After winning such a race despite so many disadvantages the criticism disappeared, now everyone knew that Catire Bello was the best 3-year-old horse in Venezuela. By the second jewel the Clasico Ministerio de Agricultura y Cria he had gained back some of the weight he had lost and was closer to his full strength and ready to run. Now that his soundness was no longer questionable he had to answer a new question, could he handle two turns and a 1 1/4-mile race. At the start, he immediately fought for the front managing to take the lead over his rivals. The race after that turned into an exhibition as he continued to open up stride after stride until he crossed the wire 22 lengths ahead of his nearest opponent.

Most challengers were reluctant to compete against Catire Bello after such a performance so for the Clasico Republica de Venezuela only 5 horses challenged him. The race would be run at 1 1/2 miles and seemed to be a sure win. However, some were not so sure when the race began. At the start, Catire Bello zoomed the lead no one followed him except for one horse. His name was Camici and he ran right with him.

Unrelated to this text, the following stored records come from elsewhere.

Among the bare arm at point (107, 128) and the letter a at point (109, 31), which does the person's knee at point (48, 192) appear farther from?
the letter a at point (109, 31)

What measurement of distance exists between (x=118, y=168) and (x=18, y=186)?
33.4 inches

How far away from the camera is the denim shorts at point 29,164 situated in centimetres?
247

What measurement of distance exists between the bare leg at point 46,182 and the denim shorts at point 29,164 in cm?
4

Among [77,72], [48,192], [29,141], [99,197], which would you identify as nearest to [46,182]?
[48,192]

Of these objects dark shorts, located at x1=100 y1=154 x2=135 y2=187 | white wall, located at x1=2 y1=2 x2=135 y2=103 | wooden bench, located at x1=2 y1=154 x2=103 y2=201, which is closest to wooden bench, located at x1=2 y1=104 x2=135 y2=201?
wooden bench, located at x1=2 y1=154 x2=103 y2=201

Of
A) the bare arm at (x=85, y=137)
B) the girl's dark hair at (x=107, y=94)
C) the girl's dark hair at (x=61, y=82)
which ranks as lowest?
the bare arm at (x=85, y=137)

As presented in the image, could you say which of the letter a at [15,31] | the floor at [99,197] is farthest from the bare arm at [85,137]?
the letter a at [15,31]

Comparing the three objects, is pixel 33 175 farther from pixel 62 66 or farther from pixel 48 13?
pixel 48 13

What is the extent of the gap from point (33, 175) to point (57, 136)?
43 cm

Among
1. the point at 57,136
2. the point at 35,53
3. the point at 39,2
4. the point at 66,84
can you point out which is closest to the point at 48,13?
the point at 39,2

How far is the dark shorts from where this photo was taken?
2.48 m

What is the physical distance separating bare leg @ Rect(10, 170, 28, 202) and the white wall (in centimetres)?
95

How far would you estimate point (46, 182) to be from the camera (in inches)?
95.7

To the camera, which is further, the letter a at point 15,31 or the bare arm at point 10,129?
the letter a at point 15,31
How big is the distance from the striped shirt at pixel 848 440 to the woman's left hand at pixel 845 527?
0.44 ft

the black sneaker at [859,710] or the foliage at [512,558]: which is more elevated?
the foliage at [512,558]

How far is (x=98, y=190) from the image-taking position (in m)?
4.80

Camici was a natural-born sprinter and was specifically sent as a rabbit to tire Catire Bello out. He would try as the two fought for the lead setting a suicidal pace running the first quarter in 21 2/5 seconds. But after this Camici was the first to give in and dropped back. Catire Bello had no one even near him. He was able to canter home winning the race by 9 lengths with a final time of 2:32.2. He was now the 4th triple crown winner.

===1992 Clásico del Caribe===

Following his victory in the triple crown, he would race 3 times against elder horses in preparation for the biggest race of his career the Clásico del Caribe. He first would win the Premio Cria Nacional and then the Clasico Copa de Oro one of Venezuela's biggest races. The race started as he got a 1 length advantage in the backstretch and in the far turn opened up. However late game he tired slightly having his lead receding until the wire when he won by just under a length. He would win by a more confident margin in the Gran Premio Unicria before losing his final prep in the Clasico Simon Bolivar.

Even with the loss in the final prep, he was favored for the Clásico del Caribe. At the start, things didn't go his way as he would not manage to take the lead and instead had to move his way up into second place right behind the Panama bred triple crown winner Leonardo. Throughout the entire race, Catire Bello played the role of second-best with Leonardo leading around every turn. Despite giving it all he had Leonardo was too much and Catire Bello remained stationary in second place until the wire as Leonardo won the race by 1 length. Even with 2 losses to end the year Catire Bello was still good enough to earn the award for Venezuelan Horse Of The Year, Champion 3-year-old horse, and Champion Sprinter.

== Retirement ==
After losing the Clásico del Caribe Catire Bello would run once at the age of 4 in the Clasico Andres Bello. At the start, he would be second on the rail but soon he would take the lead. By the far turn, the race was over and he easily won the race carrying 58 kilograms by over 6 lengths. An injury after the race would end his career and he would be put to stud. As a stud, he would manage to still win awards siring multiple champions such as Don Corleone and winning Venezuelan leading first-crop sire in 1997 and leading Venezuelan bred sire in 1999. However, his stud career would be cut short after a battle with Laminitis took his life in 2001.